Maar voordat ik mijn zin af kon maken, begon het paleis de schudden. Alsof er een aardbeving uitgebroken was, rammelden de stenen van de muren tegen elkaar, brokkelden ze af. Mijn woorden vergingen mee in het stof dat door de brokken veroorzaakt werd, en moed zonk me in de schoenen toen er glinsterende, donkere schaduwen uit de muren kropen. Ze verzamelden zich op de grond en kropen vervolgens als een dikke laag mist tussen de voeten van de gasten door.

Vrouwen begonnen te gillen, kinderen begonnen te huilen en mannen grepen naar hun zwaarden.

De Wachten waren gestopt met lopen en staarde nu ook verbaasd naar de olieachtige substantie die zich rond hun enkels wikkelde. 'Wel alle sterren nog aan toe,' fluisterde de linker. Ik trok mezelf gauw los uit hun armen. De een deed nog aanstalten om me weer vast te pakken, maar Reginald - die nu met zijn mond half open van mij naar de schaduwen staarde - sloeg zijn hand weg.

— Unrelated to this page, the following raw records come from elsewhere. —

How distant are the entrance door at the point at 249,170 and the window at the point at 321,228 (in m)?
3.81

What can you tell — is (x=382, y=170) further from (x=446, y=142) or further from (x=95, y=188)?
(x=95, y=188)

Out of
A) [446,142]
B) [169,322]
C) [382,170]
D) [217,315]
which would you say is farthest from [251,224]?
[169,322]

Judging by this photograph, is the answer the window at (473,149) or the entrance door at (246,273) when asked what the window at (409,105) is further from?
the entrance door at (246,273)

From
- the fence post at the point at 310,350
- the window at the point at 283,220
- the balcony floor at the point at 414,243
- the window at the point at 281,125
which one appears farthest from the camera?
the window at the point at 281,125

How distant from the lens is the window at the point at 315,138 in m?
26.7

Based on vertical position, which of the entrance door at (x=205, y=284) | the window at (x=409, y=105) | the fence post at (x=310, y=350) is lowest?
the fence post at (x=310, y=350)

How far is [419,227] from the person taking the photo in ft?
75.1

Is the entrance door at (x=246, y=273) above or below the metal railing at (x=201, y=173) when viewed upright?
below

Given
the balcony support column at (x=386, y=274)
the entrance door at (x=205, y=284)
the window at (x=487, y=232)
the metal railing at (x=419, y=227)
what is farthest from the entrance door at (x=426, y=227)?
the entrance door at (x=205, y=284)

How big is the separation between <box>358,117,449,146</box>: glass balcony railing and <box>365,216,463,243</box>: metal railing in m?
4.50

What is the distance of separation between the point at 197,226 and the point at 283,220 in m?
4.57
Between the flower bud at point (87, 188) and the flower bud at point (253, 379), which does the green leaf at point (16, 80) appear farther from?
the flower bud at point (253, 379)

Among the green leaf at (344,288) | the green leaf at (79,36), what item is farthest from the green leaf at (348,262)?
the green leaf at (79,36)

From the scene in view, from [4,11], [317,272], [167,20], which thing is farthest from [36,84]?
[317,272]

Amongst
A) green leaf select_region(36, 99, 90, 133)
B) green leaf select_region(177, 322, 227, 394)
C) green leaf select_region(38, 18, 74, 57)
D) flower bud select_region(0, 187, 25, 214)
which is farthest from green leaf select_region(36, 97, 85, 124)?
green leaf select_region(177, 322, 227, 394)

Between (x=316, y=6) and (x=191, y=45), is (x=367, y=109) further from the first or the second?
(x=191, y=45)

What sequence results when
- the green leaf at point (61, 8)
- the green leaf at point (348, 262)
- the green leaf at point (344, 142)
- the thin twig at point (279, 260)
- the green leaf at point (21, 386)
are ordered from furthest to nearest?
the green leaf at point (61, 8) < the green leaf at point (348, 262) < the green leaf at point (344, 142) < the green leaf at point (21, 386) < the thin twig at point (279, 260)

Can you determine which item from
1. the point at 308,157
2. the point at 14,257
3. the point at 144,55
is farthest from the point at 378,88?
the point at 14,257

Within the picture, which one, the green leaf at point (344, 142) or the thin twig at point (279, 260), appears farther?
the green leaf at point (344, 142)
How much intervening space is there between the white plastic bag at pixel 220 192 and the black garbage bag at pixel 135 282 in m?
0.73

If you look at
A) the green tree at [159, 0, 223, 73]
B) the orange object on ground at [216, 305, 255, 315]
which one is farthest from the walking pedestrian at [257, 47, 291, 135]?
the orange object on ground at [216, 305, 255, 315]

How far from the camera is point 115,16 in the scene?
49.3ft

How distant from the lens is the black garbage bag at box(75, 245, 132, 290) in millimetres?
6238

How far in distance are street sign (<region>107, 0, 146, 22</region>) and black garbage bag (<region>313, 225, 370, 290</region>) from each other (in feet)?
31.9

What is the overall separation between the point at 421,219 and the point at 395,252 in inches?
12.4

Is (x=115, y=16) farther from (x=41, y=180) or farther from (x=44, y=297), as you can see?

'Maar...' begon de Wacht, maar Reginald stak zijn hand waarschuwend op.

Reginald was nog steeds een Sterrenwacht-in-opleiding, dus het feit dat deze Wacht naar hem luisterde en daarmee het bevel van zijn bijna-koning negeerde, zei best wat.

Ik knikte hem gauw een dankbare blik toe en begon toen te schreeuwen. 'Iedereen naar buiten. Nú.'

Reginald begon met me mee te schreeuwen en leidde de mensen die op de rij stoelen het dichts bij de openstaande deuren zaten naar buiten. Maar zodra een paar wezens en een begeleidende Wachter een voet over de drempel zetten, trok er een weerzinwekkende wind op en klapten de deuren dicht.

Ze zaten nu buiten opgesloten, en wij zaten hier binnen vast.

Dylion rende naar de deuren en begon er aan te trekken, terwijl de Wacht vanaf de andere kant op het hout stond te bonken.

De aanwezigen in de balzaal raakten nu nog meer overstuur, nu er geen uitgang meer was. Ik wierp een blik op de andere deuren die naar de gangen leidden, maar bij elk stonden er een paar Sterrenwachten aan te rukken, en in geen een kwam er beweging in.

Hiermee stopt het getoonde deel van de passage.